TRECHO CITADO —
%%

10 - Dança das rãs: Galvani notou que as rãs dissecadas, expostas em pedaços sobre uma
superfície de ferro, davam pulos. Dessa observação a ciência caminhou para o conhecimento
do fluido nervoso e mais tarde da pilha elétrica (N. E.).
11 - Mistificador: enganador; que abusa da credulidade; burlador (N. E.).


sexta-feira, 29 de abril de 2011

2. A ALMA(1)


Há outra palavra sobre a qual devemos igualmente nos entender, por constituir em si um dos fechos de abóbada (2), isto é, a sustentação de toda a doutrina moral, e que se tornou objeto de muitas ontrovérsias por falta de um significado que a defina com precisão determinada. É a palavra alma . A divergência de opiniões sobre a natureza da alma resulta da aplicação particular que cada um faz dessa palavra.
Uma língua perfeita, em que cada idéia tivesse sua representação por um termo próprio, evitaria muitas discussões; com uma palavra para cada coisa, todos se entenderiam.
Segundo alguns, a alma é o princípio da vida material orgânica, não tem existência própria e termina com a vida: é o materialismo puro. É nesse sentido e por comparação que se diz de um instrumento rachado quando não emite mais som: não tem alma. De acordo com essa opinião, a alma seria um efeito e não uma causa. Outros pensam que a alma é o princípio da inteligência, agente universal do qual cada ser absorve uma porção. De acordo com esse pensamento, haveria para todo o universo apenas uma única alma que distribui suas centelhas entre os diversos seres inteligentes durante a vida. Após a sua morte, cada centelha retornaria à fonte comum, onde se misturaria no todo, como as águas dos riachos e dos rios retornam ao mar de onde saíram. Essa opinião difere da anterior apenas em que, nessa hipótese, há no corpo mais do que a matéria e que resta alguma coisa depois da morte; mas é quase como se não restasse nada, uma vez que, incorporando-se ao todo de onde veio, perde a individualidade e, assim, não teríamos mais consciência de nós mesmos. De acordo com essa opinião, a alma universal seria Deus e cada ser, uma porção da divindade. Essa é uma variante do panteísmo(3).
E por fim, segundo outros, a alma é um ser moral, distinto e independente da matéria, que conserva sua individualidade após a morte.
Essa concepção é, indiscutivelmente, a mais generalizada, visto que, sob um nome ou outro, a idéia desse ser que sobrevive ao corpo se encontra como crença instintiva e independentemente de qualquer ensinamento, entre todos os povos, seja qual for o grau de sua civilização. Essa doutrina, segundo a qual a alma é a causa e não o efeito, é a dos espiritualistas.

%%

LINHAS DA TAREFA —
%%

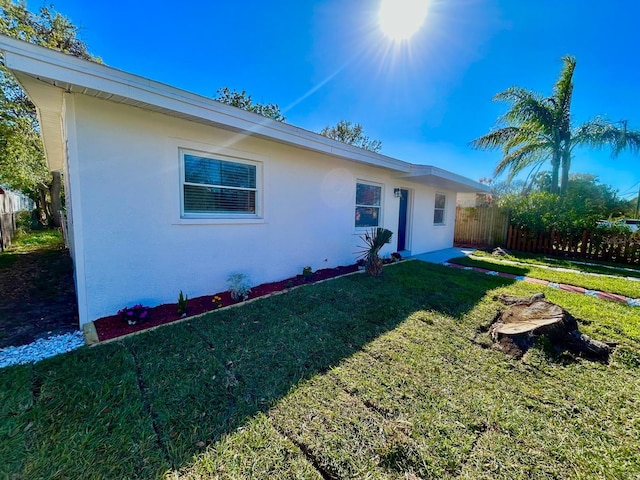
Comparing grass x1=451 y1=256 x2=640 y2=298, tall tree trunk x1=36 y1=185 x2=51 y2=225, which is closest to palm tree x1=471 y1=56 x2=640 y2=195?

%%
%%

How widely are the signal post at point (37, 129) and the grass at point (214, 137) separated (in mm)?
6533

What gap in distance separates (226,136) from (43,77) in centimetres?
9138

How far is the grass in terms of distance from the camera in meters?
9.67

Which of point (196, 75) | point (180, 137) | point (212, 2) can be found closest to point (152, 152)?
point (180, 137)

%%

TAREFAS A REALIZAR —
- A) Extraia todas as linhas que contêm a palavra "point", diferenciando maiúsculas de minúsculas.
- B) Retome o texto sobre a alma a partir do ponto em que ele termina.
O texto e as linhas não têm nenhuma relação entre si.

RESULTADOS POR TAREFA —
- A)
How widely are the signal post at point (37, 129) and the grass at point (214, 137) separated (in mm)?
Which of point (196, 75) | point (180, 137) | point (212, 2) can be found closest to point (152, 152)?
point (180, 137)

- B)
Sem discutir o mérito dessas opiniões, considerando apenas o lado lingüístico da questão, diremos que as três aplicações da palavra alma constituem três idéias distintas e que, para serem claramente expressas, cada uma precisaria de um termo diferente. A palavra tem, portanto, uma tríplice significação e cada uma tem razão em seu ponto de vista, na definição que lhe dá. O problema é a língua ter apenas uma palavra para designar três idéias. Para evitar qualquer equívoco, seria preciso aplicar o significado da palavra alma a uma dessas três idéias. Escolher qualquer uma é indiferente, é uma questão de ajuste de opiniões; o importante é que nos entendamos. Acreditamos mais lógico tomá-la na sua concepção mais comum; é por isso que denominamos ALMA o ser imaterial e individual que existe em nós e que sobrevive ao corpo. Ainda que esse ser não existisse e fosse apenas um produto da imaginação, seria preciso assim mesmo um termo para designá-lo.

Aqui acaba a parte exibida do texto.